## 引用原文
......
Q 4.4 creates a linked list of all the nodes at each depth

Q: Given a binary search tree, design an algorithm which creates a linked list of all the nodes at each depth (i.e., if you have a tree with depth D, you’ll have D linked lists).

A:

思路1：逐層建立鏈表。

遍歷level層的節點，來建立level+1層的鏈表。即prev爲已level+1鏈表的尾節點，則level層的節點cur->left存在的話，將其插入到鏈表中，即prev->next = cur->left，同樣的道理查看cur->right，通過cur = cur->next,繼續建立鏈表。依此逐層進行。

思路2： BFS。同思路1，只是把用迭代實現。

#include <iostream>
#include <vector>
using namespace std;

struct TreeLinkNode {
	int val;
	TreeLinkNode *left, *right, *next;
	TreeLinkNode(int x) : val(x), left(NULL), right(NULL), next(NULL) {}
};

vector<TreeLinkNode*> res;

void insert(TreeLinkNode* root, int x){
    root = new TreeLinkNode(x);
    return ;
}

void connect1(TreeLinkNode *root) {
    if (!root) {
        return ;
    }
    TreeLinkNode dummy(-1);
    res.push_back(root);
    for (TreeLinkNode *cur = root, *prev = &dummy; cur; cur = cur->next) {
        if (cur->left) {
            prev->next = cur->left;
            prev = cur->left;
        }
        if (cur->right) {
            prev->next = cur->right;
            prev = cur->right;
        }
    }
    connect1(dummy.next);
}

void connect2(TreeLinkNode *root) {
    if (!root) {
        return ;
    }
    TreeLinkNode *cur = root;
    while (cur) {
        TreeLinkNode *next = NULL;
        TreeLinkNode *prev = NULL;
        while (cur) {
            if (!next) {
                if (cur->left) {
                    next = cur->left;
                } else if (cur->right) {
                    next = cur->right;
                }
            }
            if (cur->left) {
                if (!prev) {
                    prev = cur->left;
                }
                prev->next = cur->left;
                prev = prev->next;
            }
            if (cur->right) {
                if (!prev) {
                    prev = cur->right;
                }
                prev->next = cur->right;
                prev = prev->next;
            }
            cur = cur->next;
        }
        cur = next;
    }
}

int main() {
	int a[7] = {1,2,3,4,5,6,7};
	TreeLinkNode *root = new TreeLinkNode(a[0]);
//	cout<<root->val<<endl;
	int i = 1;
	root->left = new TreeLinkNode(a[i++]);
	root->right = new TreeLinkNode(a[i++]);
	root->left->left = new TreeLinkNode(a[i++]);
	root->left->right = new TreeLinkNode(a[i++]);
	root->right->left = new TreeLinkNode(a[i++]);
	root->right->right = new TreeLinkNode(a[i++]);
//	cout<<root->left->val<<endl;
	connect1(root);
	for (int i = 0; i < res.size(); i++) {
		TreeLinkNode *cur = res[i];
		while (cur) {
			cout<<cur->val<<" ";
			cur = cur->next;
		}
		cout<<endl;
	}
	return 0;
}
......
## 待办任务
1: 根据原文回答：
(a) 题目说，深度为 D 的树会得到几个链表？
(b) 思路2 用的是什么方法？
(c) main 函数里数组 a 装的是哪几个数？
2: 下面几句话跟原文说的一致吗？每句回答“是”或“否”，并引出原文里起决定作用的原话。
(a) 思路1 是一层一层地建立链表。
(b) main 函数里调用的是 connect2。
(c) 结构体 TreeLinkNode 里有一个 next 指针。
3: 改写原文中以含有“Q: Given a binary”的词语开头、到“D linked lists).”结束的那一段，把其中的“binary search tree”换成“binary tree”。
这些条目在这里完全用不上。

[场景问题记录]
......
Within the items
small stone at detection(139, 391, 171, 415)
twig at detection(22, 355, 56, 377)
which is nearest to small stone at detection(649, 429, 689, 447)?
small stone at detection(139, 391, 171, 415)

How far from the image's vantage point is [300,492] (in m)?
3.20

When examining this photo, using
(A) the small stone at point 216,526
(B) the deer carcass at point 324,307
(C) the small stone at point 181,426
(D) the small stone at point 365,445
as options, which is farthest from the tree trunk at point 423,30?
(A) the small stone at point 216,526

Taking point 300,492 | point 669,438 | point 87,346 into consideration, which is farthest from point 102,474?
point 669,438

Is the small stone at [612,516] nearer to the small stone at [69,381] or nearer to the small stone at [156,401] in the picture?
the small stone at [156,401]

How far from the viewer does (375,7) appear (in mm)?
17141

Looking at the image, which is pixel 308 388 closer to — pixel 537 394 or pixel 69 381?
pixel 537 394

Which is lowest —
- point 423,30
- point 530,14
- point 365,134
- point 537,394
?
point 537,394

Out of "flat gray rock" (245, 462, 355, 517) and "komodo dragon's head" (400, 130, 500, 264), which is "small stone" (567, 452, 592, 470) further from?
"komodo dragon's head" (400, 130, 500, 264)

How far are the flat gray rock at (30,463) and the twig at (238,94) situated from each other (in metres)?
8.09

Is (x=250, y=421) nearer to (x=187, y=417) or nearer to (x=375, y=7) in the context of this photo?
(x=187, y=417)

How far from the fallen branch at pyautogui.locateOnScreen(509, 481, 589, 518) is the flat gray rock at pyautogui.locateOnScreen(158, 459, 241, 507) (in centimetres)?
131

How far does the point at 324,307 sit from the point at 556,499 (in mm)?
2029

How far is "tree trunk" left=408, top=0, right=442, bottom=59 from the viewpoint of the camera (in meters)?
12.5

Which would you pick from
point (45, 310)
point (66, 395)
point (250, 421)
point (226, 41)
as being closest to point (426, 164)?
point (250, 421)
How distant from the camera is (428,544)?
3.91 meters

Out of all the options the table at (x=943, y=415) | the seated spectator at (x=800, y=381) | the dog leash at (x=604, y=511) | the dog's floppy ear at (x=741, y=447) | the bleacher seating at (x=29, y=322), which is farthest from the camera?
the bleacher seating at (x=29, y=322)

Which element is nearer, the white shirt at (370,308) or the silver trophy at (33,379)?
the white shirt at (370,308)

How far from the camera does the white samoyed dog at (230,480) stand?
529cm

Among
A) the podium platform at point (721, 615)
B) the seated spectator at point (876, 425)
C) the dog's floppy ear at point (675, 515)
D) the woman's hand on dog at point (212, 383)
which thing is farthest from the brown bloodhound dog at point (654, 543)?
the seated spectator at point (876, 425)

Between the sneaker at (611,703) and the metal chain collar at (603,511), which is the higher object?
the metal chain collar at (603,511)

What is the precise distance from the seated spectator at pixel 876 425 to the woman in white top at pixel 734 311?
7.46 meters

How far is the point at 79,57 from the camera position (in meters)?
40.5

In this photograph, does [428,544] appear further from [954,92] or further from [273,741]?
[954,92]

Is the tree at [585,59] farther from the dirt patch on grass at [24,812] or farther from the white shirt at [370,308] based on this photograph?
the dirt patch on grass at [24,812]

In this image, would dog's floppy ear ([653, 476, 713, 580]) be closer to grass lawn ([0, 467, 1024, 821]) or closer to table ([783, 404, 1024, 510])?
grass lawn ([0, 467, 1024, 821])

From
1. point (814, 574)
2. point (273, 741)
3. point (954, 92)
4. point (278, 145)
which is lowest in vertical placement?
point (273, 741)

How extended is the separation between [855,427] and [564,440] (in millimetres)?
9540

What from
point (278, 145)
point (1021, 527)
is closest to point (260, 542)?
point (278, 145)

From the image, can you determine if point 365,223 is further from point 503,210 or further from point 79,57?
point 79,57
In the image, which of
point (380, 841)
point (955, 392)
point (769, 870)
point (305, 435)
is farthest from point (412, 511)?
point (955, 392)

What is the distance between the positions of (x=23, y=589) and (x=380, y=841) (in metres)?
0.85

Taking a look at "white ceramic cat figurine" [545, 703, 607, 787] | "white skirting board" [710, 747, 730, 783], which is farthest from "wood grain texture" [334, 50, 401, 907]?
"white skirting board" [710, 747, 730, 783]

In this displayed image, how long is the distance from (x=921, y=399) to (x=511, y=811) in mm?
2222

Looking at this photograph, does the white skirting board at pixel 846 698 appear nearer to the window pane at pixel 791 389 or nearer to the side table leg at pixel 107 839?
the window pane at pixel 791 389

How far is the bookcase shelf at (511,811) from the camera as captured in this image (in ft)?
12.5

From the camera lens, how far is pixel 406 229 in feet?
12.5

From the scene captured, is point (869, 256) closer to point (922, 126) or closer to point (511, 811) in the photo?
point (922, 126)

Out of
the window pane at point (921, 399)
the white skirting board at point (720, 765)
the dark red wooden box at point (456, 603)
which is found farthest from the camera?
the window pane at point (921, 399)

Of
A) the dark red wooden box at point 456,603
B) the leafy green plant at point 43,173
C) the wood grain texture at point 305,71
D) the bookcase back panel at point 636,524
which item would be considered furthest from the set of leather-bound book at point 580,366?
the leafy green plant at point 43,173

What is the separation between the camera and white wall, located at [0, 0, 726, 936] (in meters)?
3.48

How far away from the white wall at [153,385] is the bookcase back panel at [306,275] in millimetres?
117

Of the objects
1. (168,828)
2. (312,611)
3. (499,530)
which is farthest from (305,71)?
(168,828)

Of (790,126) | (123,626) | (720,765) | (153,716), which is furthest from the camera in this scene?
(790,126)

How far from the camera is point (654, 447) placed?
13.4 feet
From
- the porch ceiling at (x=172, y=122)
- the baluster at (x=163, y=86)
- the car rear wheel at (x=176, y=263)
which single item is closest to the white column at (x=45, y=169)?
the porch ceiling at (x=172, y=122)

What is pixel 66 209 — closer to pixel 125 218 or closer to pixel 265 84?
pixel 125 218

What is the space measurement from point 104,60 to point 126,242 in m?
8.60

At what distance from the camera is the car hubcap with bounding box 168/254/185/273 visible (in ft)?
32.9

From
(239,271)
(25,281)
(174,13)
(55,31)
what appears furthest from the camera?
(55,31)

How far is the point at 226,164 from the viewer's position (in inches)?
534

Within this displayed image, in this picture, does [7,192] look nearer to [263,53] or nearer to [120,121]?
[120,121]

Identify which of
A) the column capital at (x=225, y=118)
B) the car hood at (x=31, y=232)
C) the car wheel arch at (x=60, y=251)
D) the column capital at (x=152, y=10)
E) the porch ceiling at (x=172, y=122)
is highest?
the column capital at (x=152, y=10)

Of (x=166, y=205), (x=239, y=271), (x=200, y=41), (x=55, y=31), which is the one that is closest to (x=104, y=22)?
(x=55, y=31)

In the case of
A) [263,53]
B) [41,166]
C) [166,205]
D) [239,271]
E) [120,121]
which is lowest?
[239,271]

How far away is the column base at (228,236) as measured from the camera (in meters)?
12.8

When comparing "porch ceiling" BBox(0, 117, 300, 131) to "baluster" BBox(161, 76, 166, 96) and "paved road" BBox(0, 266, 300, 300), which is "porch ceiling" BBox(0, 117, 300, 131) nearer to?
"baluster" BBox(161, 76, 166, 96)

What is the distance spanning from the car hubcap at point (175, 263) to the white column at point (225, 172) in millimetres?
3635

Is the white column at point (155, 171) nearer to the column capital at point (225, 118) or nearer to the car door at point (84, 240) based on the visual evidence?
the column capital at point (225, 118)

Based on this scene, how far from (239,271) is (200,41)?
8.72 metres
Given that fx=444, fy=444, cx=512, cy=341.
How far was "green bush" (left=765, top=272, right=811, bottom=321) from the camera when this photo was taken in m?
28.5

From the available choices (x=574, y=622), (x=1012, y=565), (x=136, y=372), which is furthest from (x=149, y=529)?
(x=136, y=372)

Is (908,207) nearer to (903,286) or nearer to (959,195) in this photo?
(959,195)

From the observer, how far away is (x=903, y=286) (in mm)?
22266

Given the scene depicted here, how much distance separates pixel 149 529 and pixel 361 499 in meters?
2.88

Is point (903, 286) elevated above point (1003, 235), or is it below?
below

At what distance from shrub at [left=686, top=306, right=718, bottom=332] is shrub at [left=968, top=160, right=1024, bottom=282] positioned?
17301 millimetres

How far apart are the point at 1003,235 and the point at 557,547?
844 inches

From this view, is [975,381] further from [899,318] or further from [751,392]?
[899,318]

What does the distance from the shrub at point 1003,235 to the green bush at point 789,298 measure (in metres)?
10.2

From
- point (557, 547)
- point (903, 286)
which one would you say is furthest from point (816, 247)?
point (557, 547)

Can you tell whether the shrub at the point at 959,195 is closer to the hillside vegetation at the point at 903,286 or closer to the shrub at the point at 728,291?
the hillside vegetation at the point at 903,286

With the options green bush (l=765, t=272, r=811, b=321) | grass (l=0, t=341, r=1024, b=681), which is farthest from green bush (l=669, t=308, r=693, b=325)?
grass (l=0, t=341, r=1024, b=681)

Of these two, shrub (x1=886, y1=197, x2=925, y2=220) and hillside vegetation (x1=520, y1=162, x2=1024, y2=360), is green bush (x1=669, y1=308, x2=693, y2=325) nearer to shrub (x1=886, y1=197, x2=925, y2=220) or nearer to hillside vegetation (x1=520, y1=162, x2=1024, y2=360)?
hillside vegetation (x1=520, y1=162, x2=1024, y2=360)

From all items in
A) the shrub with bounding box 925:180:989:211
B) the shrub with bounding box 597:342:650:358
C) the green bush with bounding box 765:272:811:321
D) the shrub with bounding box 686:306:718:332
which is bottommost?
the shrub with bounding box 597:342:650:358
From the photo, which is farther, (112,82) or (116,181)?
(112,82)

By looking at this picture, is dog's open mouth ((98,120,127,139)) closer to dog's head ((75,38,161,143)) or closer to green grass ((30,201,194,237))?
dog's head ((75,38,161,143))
......
## 各题结果
1:
(a) D 个链表。
(b) BFS。
(c) 1、2、3、4、5、6、7。

2:
(a) 是。“思路1：逐層建立鏈表。”
(b) 否。“connect1(root);”
(c) 是。“TreeLinkNode *left, *right, *next;”

3:
Q: Given a binary tree, design an algorithm which creates a linked list of all the nodes at each depth (i.e., if you have a tree with depth D, you’ll have D linked lists).